Three new crewmembers reached the International Space Station on Thursday, two days later than planned after their Soyuz capsule automatically aborted a steering maneuver needed to reach the outpost on Tuesday.
Russia had been using a fast-track, six-hour flight path to the station for a year without incident until Tuesday when a slight misalignment of the Soyuz capsule triggered its computers to cancel a necessary engine burn.
Preliminary analysis shows the Soyuz’s orientation was off by 1 degree, said NASA mission commentator Rob Navias, enough to cancel the steering maneuver and cause the spacecraft to revert to its backup rendezvous slot on Thursday.
Cosmonauts Alexander Skvortsov and Oleg Artemyev and NASA astronaut Steven Swanson lifted off at 5:17 p.m. EDT on Tuesday from the Baikonur Cosmodrome in Kazakhstan and expected to reach the station six hours later.
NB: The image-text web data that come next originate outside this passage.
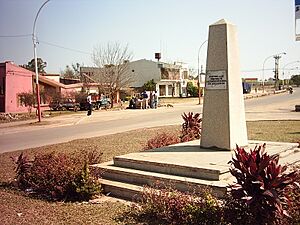Archivo:Monolito San Fernando del Río Negro
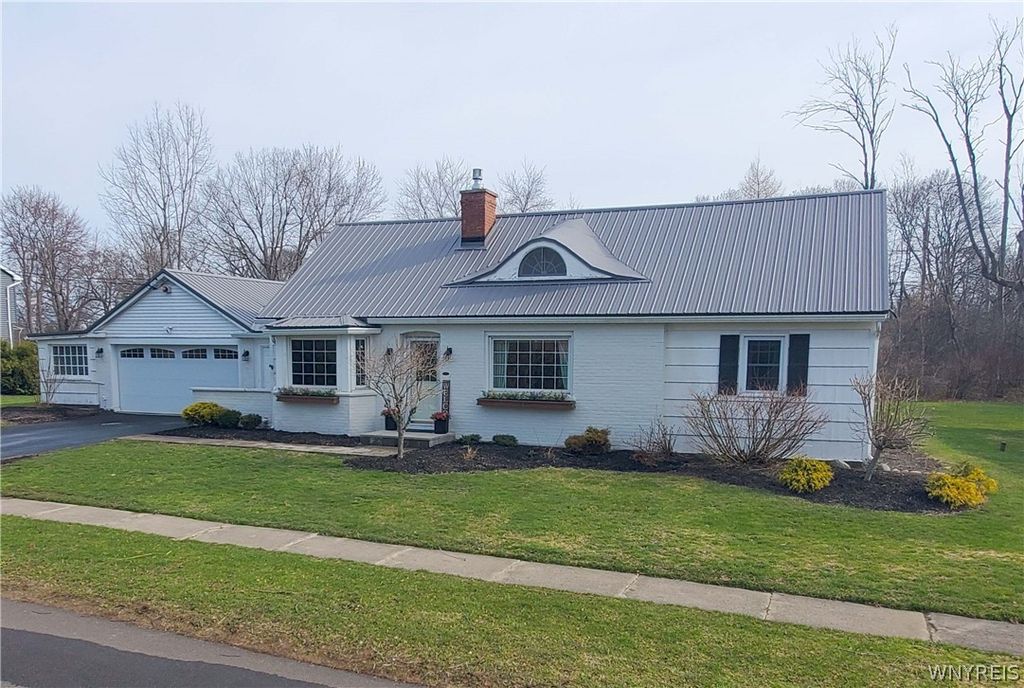 6097 Eckhardt Road, Hamburg, NY 14085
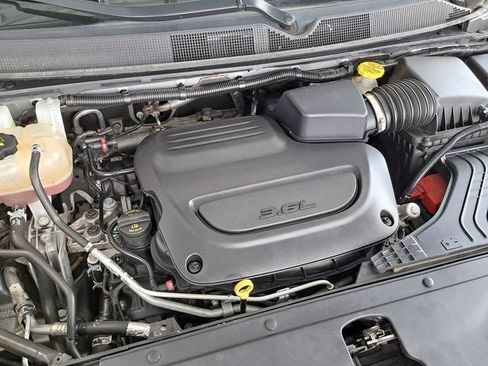Used 2023 Chrysler Pacifica Touring-L FWD image 34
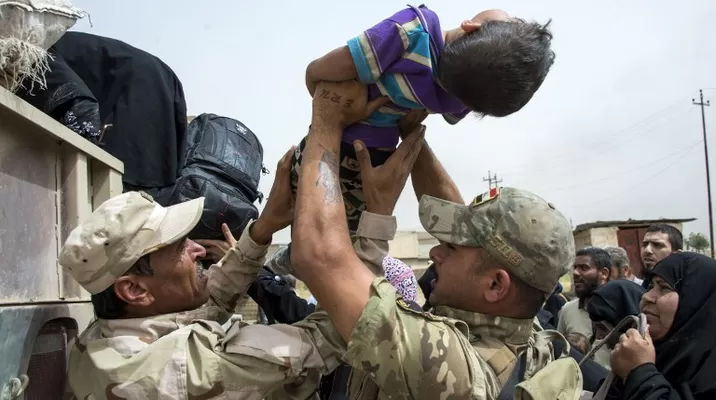 Habitantes de Mosul, en Irak, son 'escudos humanos' de EI. Foto: AFP Habitantes de Mosul, en Irak, son 'escudos humanos' de EI. Foto: AFP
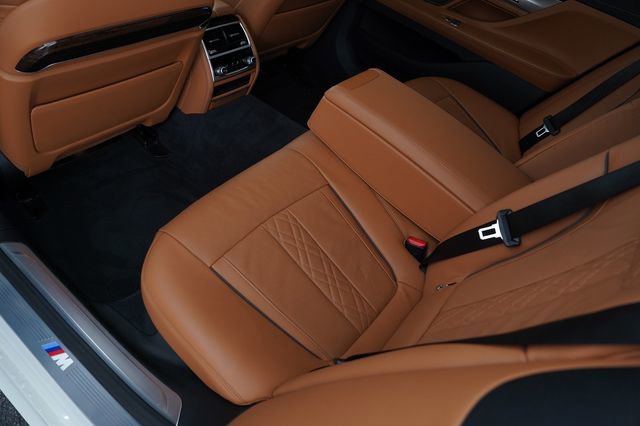 Used 2022 BMW 740i w/ M Sport Package RWD image 11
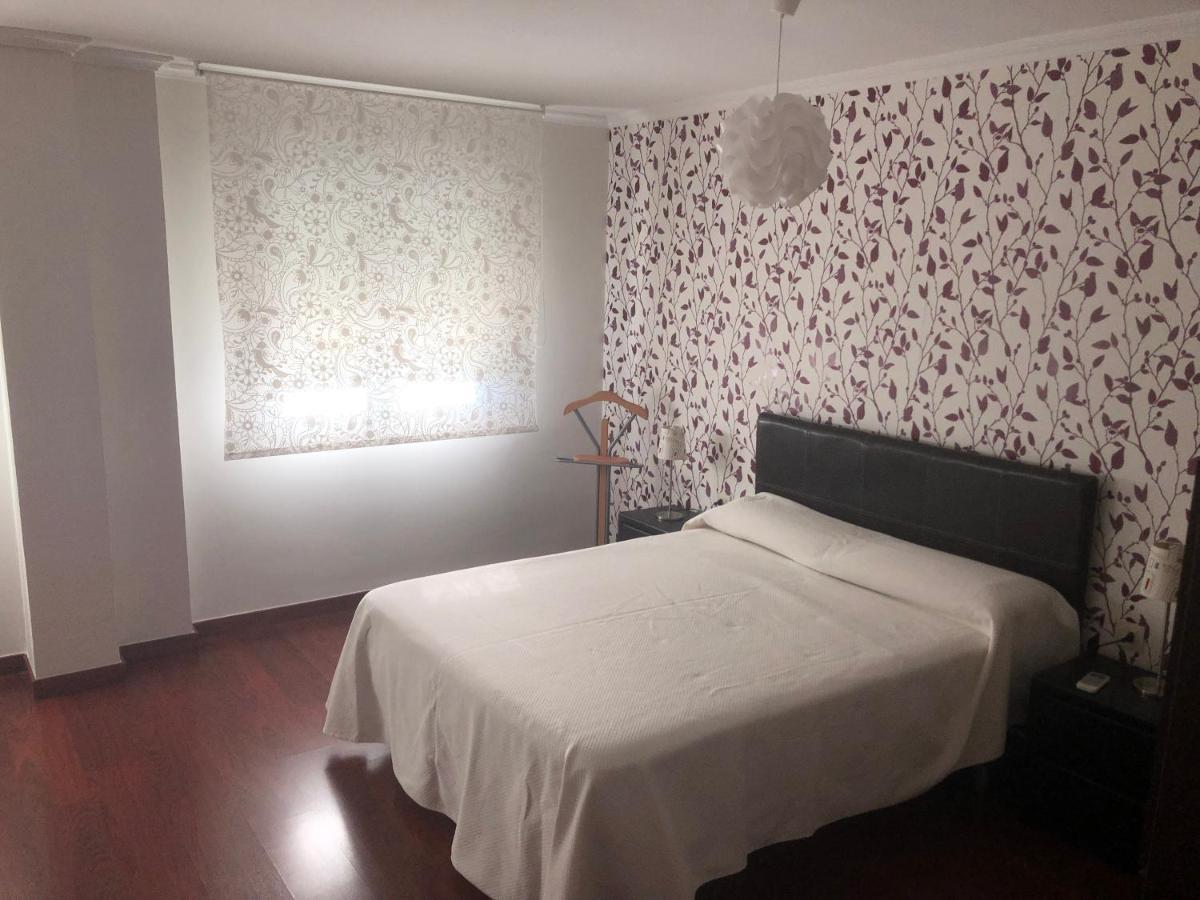 Apartamento Acueducto, Tres Dormitorios Y Parking Gratis Merida Exterior photo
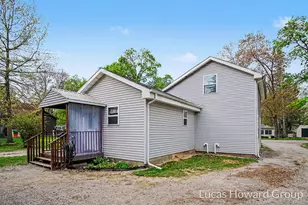 229 S Sherman St, Sheridan, MI 48884 - Photo 26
Instead, their Soyuz capsule reached the station at 7:53 p.m. EDT on Thursday.
“Better late than never,” said Navias, as the Soyuz was making its final approach.
Skvortsov, Artemyev and Swanson are slated to spend the next six months aboard the station. They join commander Koichi Wakata and flight engineers Rick Mastracchio and Mikhail Tyurin, who arrived in November.